***** Records shown *****

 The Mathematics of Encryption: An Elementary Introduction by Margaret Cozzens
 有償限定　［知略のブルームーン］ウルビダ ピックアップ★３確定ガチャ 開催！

*****
***** Records shown *****

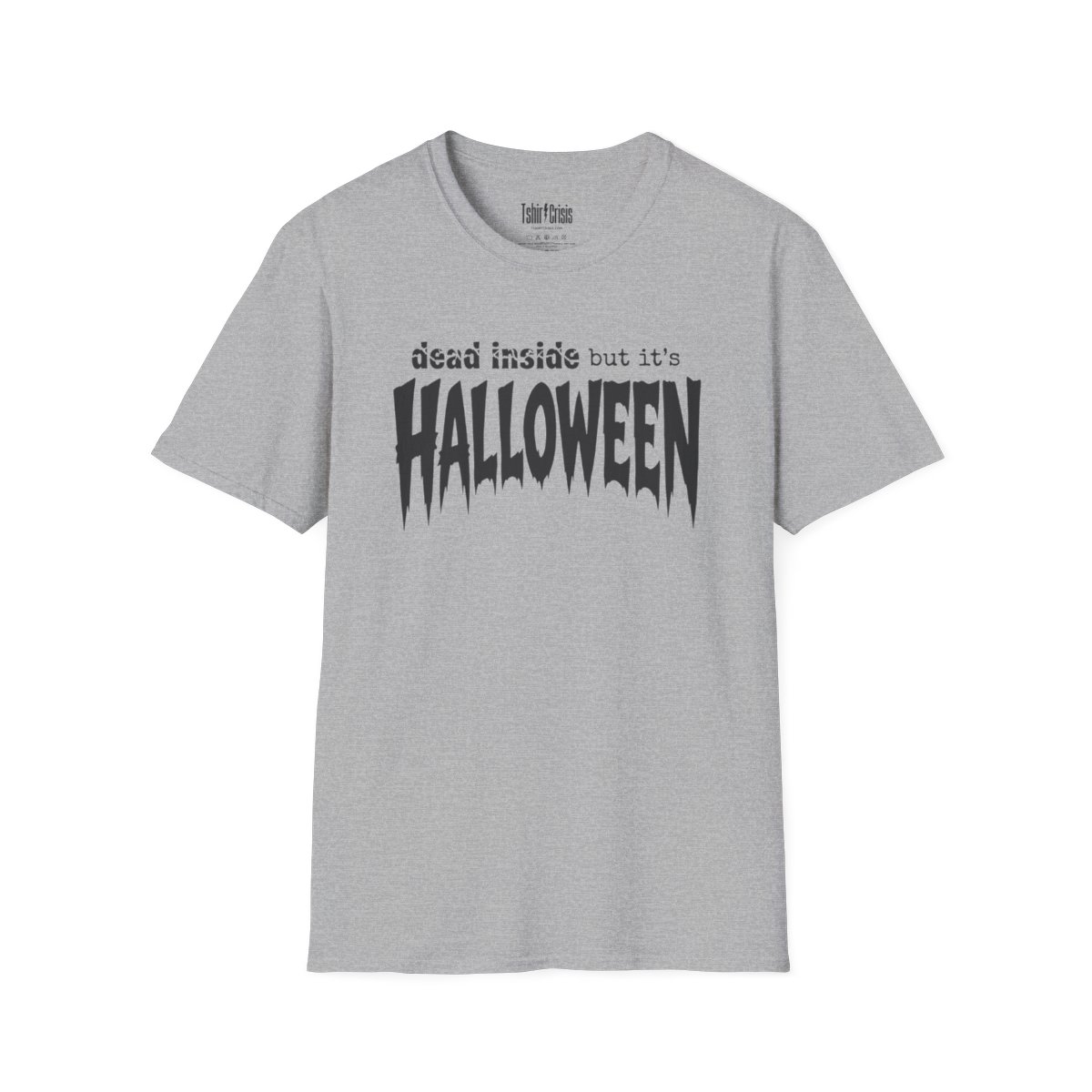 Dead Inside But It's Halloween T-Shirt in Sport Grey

*****
***** Records shown *****

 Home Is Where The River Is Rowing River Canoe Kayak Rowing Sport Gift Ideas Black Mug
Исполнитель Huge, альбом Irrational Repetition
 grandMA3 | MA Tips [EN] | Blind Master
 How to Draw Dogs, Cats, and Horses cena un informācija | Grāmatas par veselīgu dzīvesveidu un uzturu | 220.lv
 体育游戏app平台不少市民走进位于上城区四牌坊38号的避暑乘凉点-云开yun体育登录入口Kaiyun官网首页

*****

Exercise details — Copy the items word for word, beginning with the line that contains "The Mathematics of" and continuing through the line that contains "有償限定　［知略のブルームーン］ウルビダ ピックアップ★３確定ガチャ 開催！".

Exercise result —
 The Mathematics of Encryption: An Elementary Introduction by Margaret Cozzens
 有償限定　［知略のブルームーン］ウルビダ ピックアップ★３確定ガチャ 開催！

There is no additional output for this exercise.